**Passage to read**
The most common isolated GNB was E. coli (n=32, 22/5%), followed by K. pneumoniae (n=29, 20%) and Pseudomonas spp. (n=17, 12%) (Table 2). A total of 142 organisms were isolated from blood (63%), wounds (13.7%), ascites (8.7%), cerebrospinal fluid (6%), central venous catheter tip (5%), dialysis fluid (1%), pleural fluid (0.7%), and the other sterile cultures (1.4%). Fourteen strains were separated from peritoneal fluid in which E. coli with a number of nine strains (64%) was regarded as the most common.
 |
Table 2 Frequency of occurrence of GNB isolated from blood, wounds, and sterile body fluid cultures |
Among all the gram-negative organisms, 100 isolates met the criteria of nosocomial infection. All of the S. marcescens, A. baumannii, Enterobacter spp., and P. aeruginosa isolates met the criteria of HAI.
Forty-one strains were from ICUs, most of which were S. marcescens (N=13, 22%), K. pneumoniae (N=12, 21.3%), E. coli (N=9, 15.2%), and A. baumannii (N=8, 13.5%). While the most prevalent isolates in the surgical unit were E. coli (N=11, 57.9%). HAI was reported in all the patients with positive culture of central venous catheter tip, 79 patients (99%) with catheters, and 43 patients (98%) who had used a ventilator. Interestingly, 99% of children who met the criteria of HAI had a history of previous hospitalization.

Collected data
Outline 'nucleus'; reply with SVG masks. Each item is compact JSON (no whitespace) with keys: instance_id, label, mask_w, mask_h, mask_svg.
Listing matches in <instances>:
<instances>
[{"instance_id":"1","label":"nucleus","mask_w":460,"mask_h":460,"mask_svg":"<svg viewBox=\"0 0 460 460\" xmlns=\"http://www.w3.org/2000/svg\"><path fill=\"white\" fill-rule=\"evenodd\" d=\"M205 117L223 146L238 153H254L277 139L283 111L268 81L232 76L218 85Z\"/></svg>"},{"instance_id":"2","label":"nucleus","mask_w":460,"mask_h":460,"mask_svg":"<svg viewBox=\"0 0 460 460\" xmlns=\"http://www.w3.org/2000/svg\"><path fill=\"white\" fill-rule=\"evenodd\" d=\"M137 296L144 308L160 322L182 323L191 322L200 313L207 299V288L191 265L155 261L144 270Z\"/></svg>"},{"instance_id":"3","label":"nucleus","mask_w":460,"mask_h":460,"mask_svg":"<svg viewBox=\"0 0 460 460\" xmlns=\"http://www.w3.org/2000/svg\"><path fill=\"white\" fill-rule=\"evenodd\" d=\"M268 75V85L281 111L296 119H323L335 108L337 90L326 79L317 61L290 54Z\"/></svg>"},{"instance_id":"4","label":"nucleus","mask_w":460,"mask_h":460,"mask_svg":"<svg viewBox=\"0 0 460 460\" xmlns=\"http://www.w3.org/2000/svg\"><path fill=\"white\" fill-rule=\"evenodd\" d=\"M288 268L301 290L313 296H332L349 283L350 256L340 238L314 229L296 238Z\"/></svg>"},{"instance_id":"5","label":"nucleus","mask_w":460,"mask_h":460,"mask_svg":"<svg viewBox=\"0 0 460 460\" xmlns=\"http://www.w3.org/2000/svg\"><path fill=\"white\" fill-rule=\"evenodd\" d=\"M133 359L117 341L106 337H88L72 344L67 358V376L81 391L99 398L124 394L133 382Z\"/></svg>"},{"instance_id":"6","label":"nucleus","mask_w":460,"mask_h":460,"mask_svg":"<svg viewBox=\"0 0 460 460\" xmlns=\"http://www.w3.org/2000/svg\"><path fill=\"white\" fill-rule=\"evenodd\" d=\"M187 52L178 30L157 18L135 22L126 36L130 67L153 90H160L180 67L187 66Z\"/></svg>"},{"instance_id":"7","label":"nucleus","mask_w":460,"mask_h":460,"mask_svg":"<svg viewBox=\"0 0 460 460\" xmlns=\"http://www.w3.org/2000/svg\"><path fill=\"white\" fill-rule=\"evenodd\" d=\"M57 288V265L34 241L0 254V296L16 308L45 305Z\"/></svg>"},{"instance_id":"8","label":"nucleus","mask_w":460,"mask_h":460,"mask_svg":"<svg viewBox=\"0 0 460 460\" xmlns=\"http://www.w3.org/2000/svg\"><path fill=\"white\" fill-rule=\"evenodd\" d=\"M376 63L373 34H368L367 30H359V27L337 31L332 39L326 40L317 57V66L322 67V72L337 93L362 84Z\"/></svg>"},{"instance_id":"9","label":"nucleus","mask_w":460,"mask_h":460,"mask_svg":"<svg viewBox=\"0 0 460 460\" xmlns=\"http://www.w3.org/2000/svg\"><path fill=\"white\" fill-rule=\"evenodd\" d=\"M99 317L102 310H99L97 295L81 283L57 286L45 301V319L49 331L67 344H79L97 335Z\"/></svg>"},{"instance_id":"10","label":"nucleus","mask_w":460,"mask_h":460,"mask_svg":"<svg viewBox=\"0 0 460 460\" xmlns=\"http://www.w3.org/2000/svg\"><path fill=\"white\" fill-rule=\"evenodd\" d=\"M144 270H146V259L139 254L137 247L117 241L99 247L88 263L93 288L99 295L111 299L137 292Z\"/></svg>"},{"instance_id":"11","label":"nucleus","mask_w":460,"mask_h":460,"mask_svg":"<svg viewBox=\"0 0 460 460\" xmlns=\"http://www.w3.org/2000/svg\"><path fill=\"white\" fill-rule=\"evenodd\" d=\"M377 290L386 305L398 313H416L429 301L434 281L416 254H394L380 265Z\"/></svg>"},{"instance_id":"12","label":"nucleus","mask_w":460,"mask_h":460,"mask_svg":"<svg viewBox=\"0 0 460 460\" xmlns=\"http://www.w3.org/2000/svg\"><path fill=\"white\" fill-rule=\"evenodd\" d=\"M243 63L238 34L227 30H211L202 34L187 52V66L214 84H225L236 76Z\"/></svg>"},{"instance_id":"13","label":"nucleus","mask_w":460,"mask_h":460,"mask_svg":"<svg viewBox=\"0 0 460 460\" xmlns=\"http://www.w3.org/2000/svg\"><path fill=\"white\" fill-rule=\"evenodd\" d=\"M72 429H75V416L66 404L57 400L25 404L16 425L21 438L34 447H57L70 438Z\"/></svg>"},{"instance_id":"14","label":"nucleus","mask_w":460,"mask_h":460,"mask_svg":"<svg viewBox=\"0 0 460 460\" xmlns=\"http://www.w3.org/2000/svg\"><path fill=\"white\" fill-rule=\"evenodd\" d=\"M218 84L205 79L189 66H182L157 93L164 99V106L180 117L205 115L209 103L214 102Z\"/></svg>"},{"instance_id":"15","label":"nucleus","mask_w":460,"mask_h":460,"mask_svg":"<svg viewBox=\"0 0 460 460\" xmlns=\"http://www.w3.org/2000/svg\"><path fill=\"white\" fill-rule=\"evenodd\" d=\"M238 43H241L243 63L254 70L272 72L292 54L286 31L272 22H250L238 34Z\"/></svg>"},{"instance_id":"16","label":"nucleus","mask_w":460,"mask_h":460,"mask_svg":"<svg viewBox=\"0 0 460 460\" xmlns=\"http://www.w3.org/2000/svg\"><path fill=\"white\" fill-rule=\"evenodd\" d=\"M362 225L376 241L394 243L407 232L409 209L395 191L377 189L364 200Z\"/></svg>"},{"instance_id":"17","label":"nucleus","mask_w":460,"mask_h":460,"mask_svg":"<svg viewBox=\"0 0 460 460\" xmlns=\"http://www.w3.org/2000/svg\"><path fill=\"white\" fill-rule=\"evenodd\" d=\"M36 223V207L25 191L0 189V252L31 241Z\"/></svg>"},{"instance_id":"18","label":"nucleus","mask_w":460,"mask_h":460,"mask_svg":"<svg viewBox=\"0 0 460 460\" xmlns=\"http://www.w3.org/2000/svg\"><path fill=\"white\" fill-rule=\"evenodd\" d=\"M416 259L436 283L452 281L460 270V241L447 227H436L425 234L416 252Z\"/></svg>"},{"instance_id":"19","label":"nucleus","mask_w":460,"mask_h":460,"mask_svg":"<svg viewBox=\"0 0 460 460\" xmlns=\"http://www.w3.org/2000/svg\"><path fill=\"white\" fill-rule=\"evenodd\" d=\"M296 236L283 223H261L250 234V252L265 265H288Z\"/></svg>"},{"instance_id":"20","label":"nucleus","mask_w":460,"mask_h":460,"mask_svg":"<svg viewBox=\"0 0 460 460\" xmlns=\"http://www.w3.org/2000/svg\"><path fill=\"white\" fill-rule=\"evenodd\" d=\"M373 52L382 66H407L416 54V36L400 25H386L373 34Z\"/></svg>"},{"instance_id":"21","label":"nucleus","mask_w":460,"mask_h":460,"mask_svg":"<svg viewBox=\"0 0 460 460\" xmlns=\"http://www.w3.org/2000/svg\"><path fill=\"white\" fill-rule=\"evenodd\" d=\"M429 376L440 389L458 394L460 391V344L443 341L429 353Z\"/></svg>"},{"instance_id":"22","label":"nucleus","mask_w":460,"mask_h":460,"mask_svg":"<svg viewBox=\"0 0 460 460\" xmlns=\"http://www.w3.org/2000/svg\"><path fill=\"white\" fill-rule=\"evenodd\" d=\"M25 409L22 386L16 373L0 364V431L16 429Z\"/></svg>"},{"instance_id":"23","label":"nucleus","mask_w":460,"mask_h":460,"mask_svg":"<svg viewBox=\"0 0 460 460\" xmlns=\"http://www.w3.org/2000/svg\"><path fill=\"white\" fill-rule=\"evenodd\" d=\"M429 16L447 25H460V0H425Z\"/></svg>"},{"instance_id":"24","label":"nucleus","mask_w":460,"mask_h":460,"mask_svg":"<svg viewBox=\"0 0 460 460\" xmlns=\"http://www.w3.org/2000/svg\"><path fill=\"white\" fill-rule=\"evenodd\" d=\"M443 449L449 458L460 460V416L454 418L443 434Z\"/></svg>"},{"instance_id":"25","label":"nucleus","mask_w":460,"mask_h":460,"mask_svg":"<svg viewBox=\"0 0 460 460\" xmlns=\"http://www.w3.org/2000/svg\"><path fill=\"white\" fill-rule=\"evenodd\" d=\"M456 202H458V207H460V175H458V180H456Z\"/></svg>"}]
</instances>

**To do**
Continue the passage on gram-negative bacterial isolates in children, picking up after its final sentence.

**Answer to this task**
Antibiotic resistance
Antibiotic resistance frequencies of evaluated GNB were depicted in Table 3. High frequency of antibiotic resistance to cefotaxime (81%) and trimethoprim-sulfamethoxazole (75%) was seen in E. coli strains, whereas the most sensitive antibiotics were amikacin (84%) and gentamycin (81%). K. pneumoniae strains were highly resistant to cefotaxime (96.5%) and cefepime (86%) and sensitive to imipenem (65%), amikacin (64%), and gentamycin (57%). Likewise, in Klebsiella oxytoca, high resistance to the same antibiotics (75%) was seen. High sensitivity to gentamycin and trimethoprim-sulfamethoxazole was reported (75%) and all of them were sensitive to imipenem. Besides, the low sensitivity of A. baumannii to common antibiotics and high resistance of Enterobacter spp. to cefotaxime (100%) was reported (Table 3).
 |
Table 3 In vitro antimicrobial resistance of evaluated gram-negative bacteria |
Genotyping
The genotyping of A. baumannii causing HAI showed the presence of one clone in which two clusters with high similarity (95%) were present (Figure 1A). Among ten A. baumannii strains, five strains had 100% similarity and it might be due to the development of one strain in the Children’s Medical Center. The genotyping of E. coli and K. pneumoniae (Figure 1B and C) demonstrated the presence of one and two clones, respectively with ≥80% genetic affinity. However, the trend varied completely in P. aeruginosa strains and Enterobacter spp. (Figure 1D and E). Among 15 isolates of P. aeruginosa, just two isolates had 100% genetic similarity and four strains showed ≥80% similarity.
 |
Figure 1 Genotyping of isolated Acinetobacter baumannii (A), Klebsiella pneumoniae (B), Escherichia coli (C), Pseudomonas aeruginosa (D), and Enterobacter spp. (E) Strains that met hospital-acquired infection criteria. |
Discussion
We assessed the antimicrobial resistance of GNB recovered from blood, wounds, and sterile fluids from patients who were referred to the Children’s Medical Center and the genotyping of the isolated strains from the children who had HAI.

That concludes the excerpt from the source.